John McCain continues to prove that his “Unsteady Hands” should not steer America’s economic ship. After one of the most dangerous moments in our nation’s fiscal history occurred last week, probably worst than anything since the great depression; caused not unduly by our leaderships dereliction of its responsibility to oversee our financial institutions and regulate them as to ensure soundness – John McCain takes the occasion of his latest 60 Minute’s interview to affirm his support for less regulation.
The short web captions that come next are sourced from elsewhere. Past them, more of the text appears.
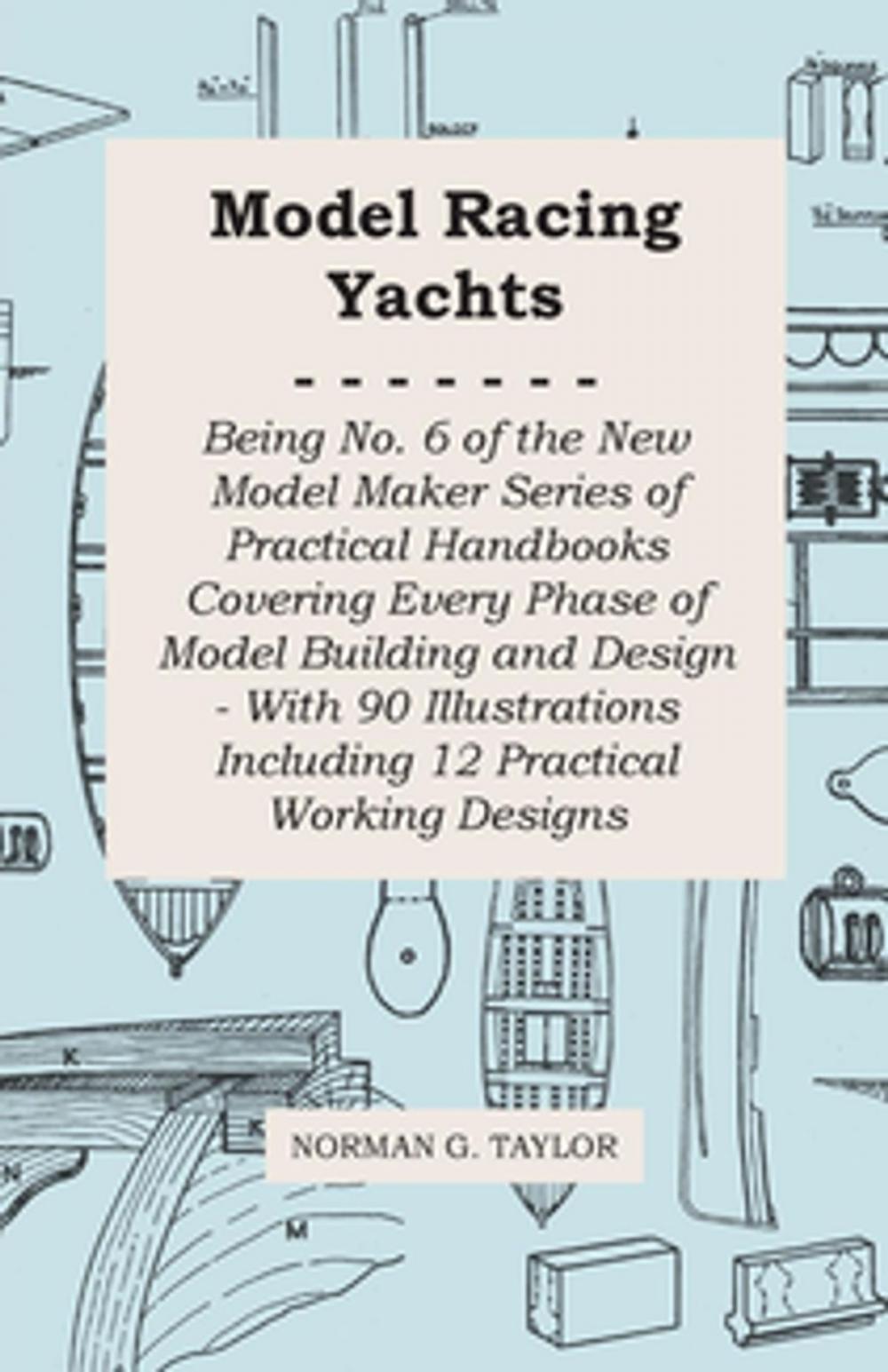 Big bigCover of Model Racing Yachts - Being No. 6 of the New Model Maker Series of Practical Handbooks Covering Every Phase of Model Building and Design - With 90 Illustrations Including 12 Practical Working Designs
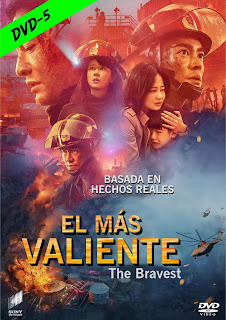EL MAS VALIENTE – THE BRAVEST – LIE HUO YING XIONG – 2019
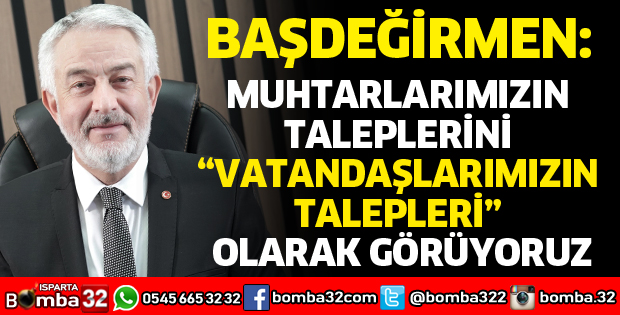BAŞDEĞİRMEN'DEN MUHTARLAR GÜNÜ MESAJI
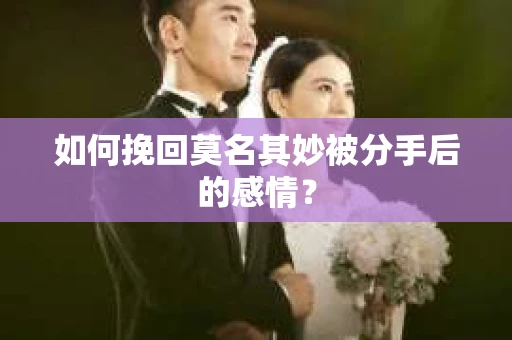 如何挽回莫名其妙被分手后的感情？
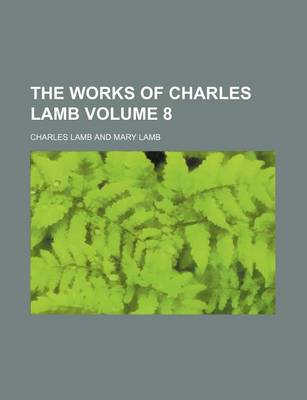 Book cover for The Works of Charles Lamb Volume 8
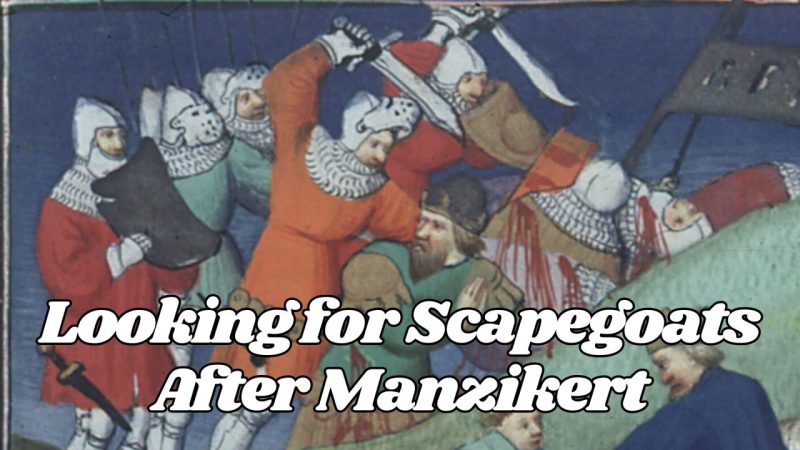What Medieval Chroniclers Got Wrong About the Defeat at Manzikert
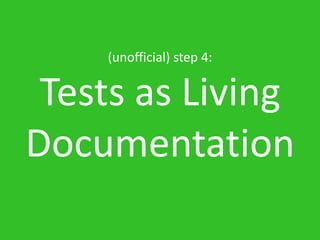 (unofficial) step 4:


 Tests as Living
Documentation
 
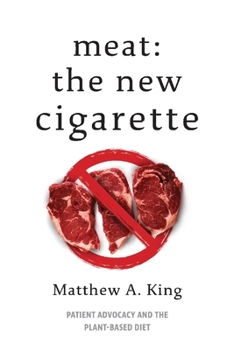Paperback Meat: The New Cigarette: Patient Advocacy and the Plant-Based Diet Book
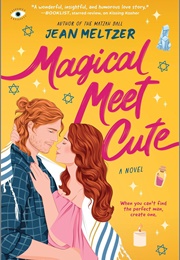 Magical Meet Cute (Jean Meltzer)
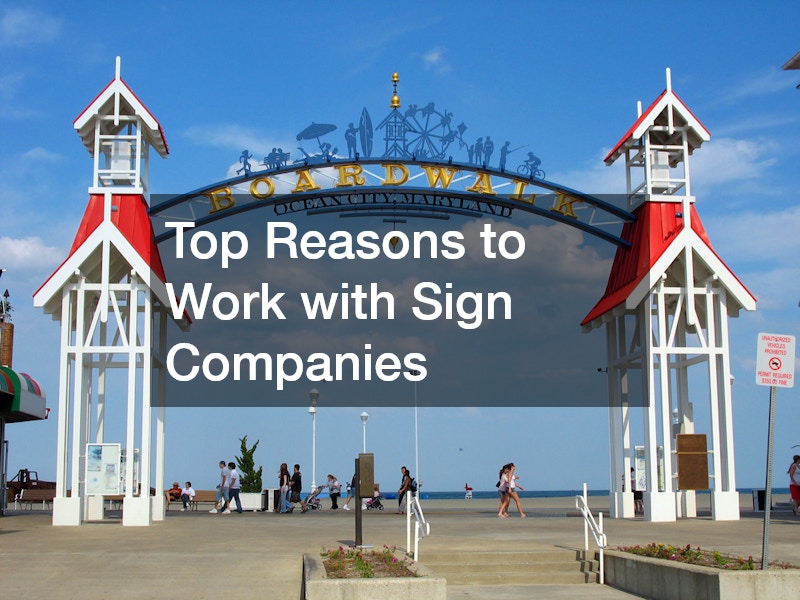 Top Reasons to Work with Sign Companies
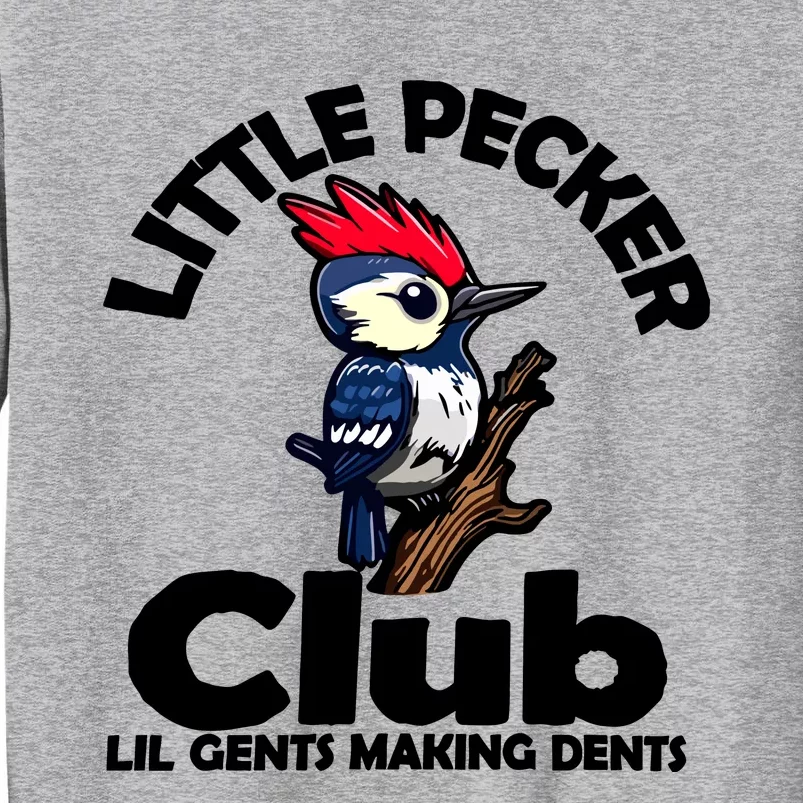 Little Pecker Club Lil Gents Making Dents Tall Sweatshirt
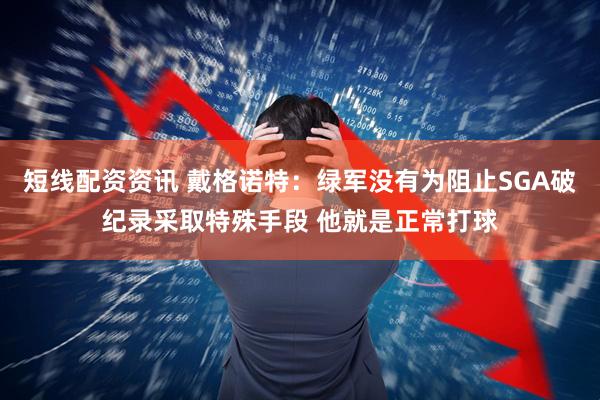 短线配资资讯 戴格诺特：绿军没有为阻止SGA破纪录采取特殊手段 他就是正常打球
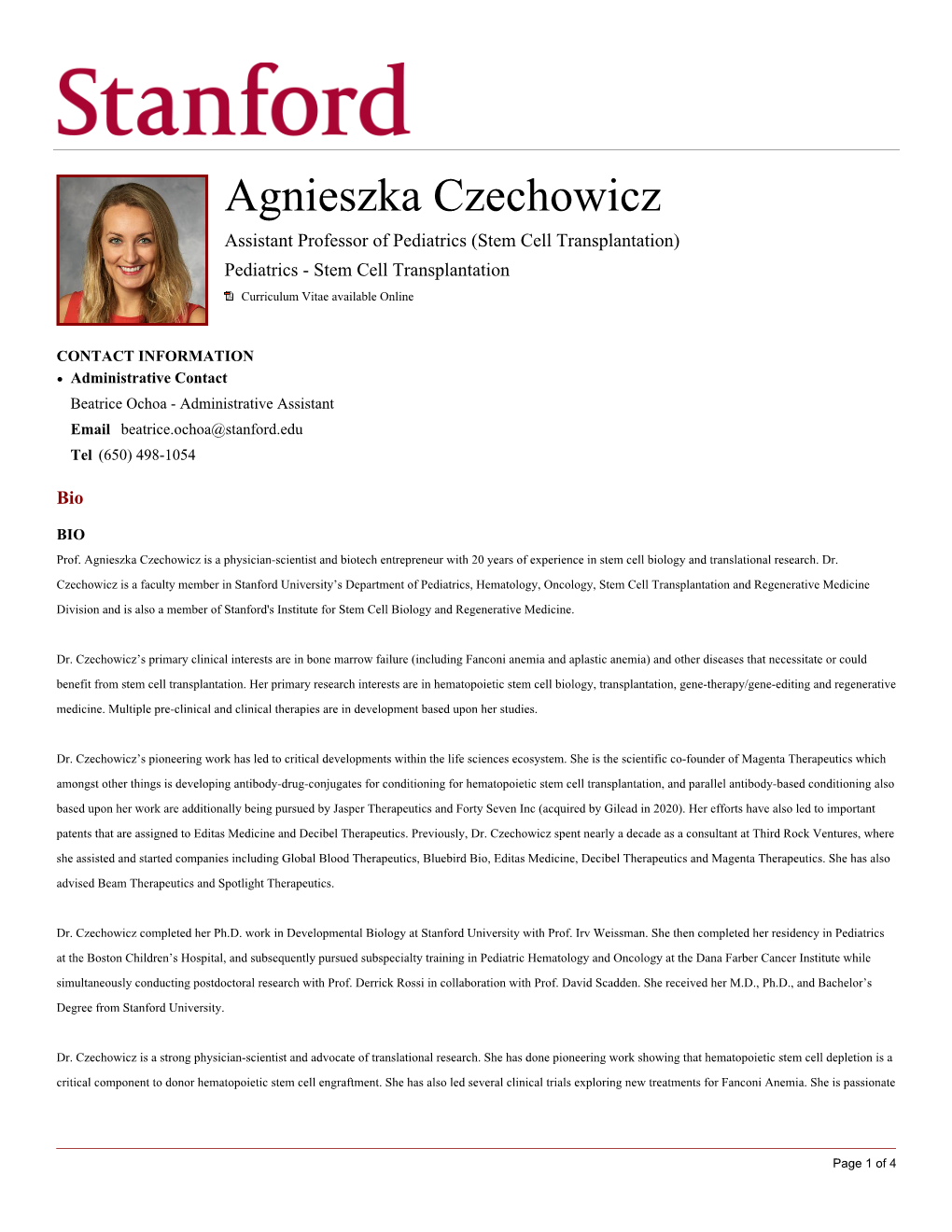 Agnieszka Czechowicz Assistant Professor of Pediatrics (Stem Cell Transplantation) Pediatrics - Stem Cell Transplantation Curriculum Vitae Available Online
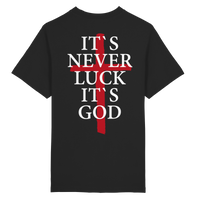 Never Luck It’s God T-Shirt (Kreuz) - Heavy Oversized Organic Shirt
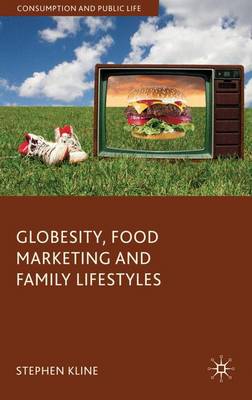 Cover of Globesity, Food Marketing and Family Lifestyles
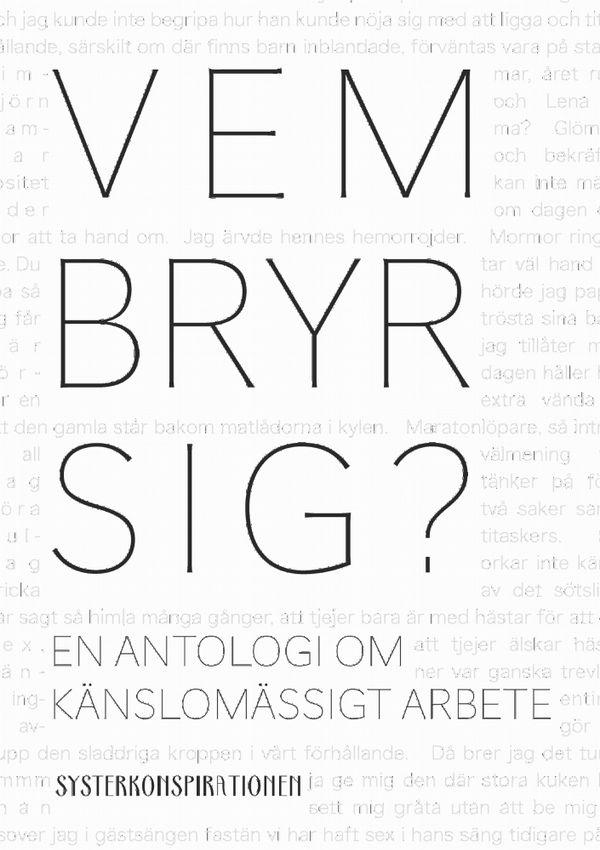Vem bryr sig? En antologi om känslomässigt arbete | 1:a upplagan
Truly, John McCain must be suffering from a great delusion. It is nearly universally ascribed by economists that the lack of “STRONG” regulation has greatly, GREATLY assisted in this economic crisis.  It was the lack of regulation that allowed the Bear Stearns and the Lehman Brothers to hedge their bets, for lack of a better term, on the Sub-Prime market, adding a level of risk that would have been unheard of before.  The nation needs to be taking copious notes – John McCain’s lack of reason in this crisis moment is a clear indication of what we can expect from him, if he were (God forbid) to win the Presidency.

However, as some of us are harder to convince than most, a further look into John McCain’s economic plan brings another scary notion – this time as it pertains to health care.

Barack Obama in a new ad, has now exposed John McCain’s intention to use the same deregulatory mind-set to approach the reform of our failing health care system.


If you didn’t know John McCain was out of touch yet, that bit of information should sober you completely to any notion of his ability to administer this countries economic affairs fairly and effectively.

About 60 percent of all Americans, 180 million people, get health insurance through their job or from a family member. If John McCain has his way, we will find ourselves in the midst of a “free market” run on health care, which would result in a dismantling of the employer based health care system that has been the back-bone of American heath care since “The Greatest Generation” came back from war.  Instead we would have a hard bargained private insurer based system that would have such high administrative overhead that we (the consumers) are likely to find ourselves paying higher premiums for lesser protection.

All in all a poor alternative to our current broken system.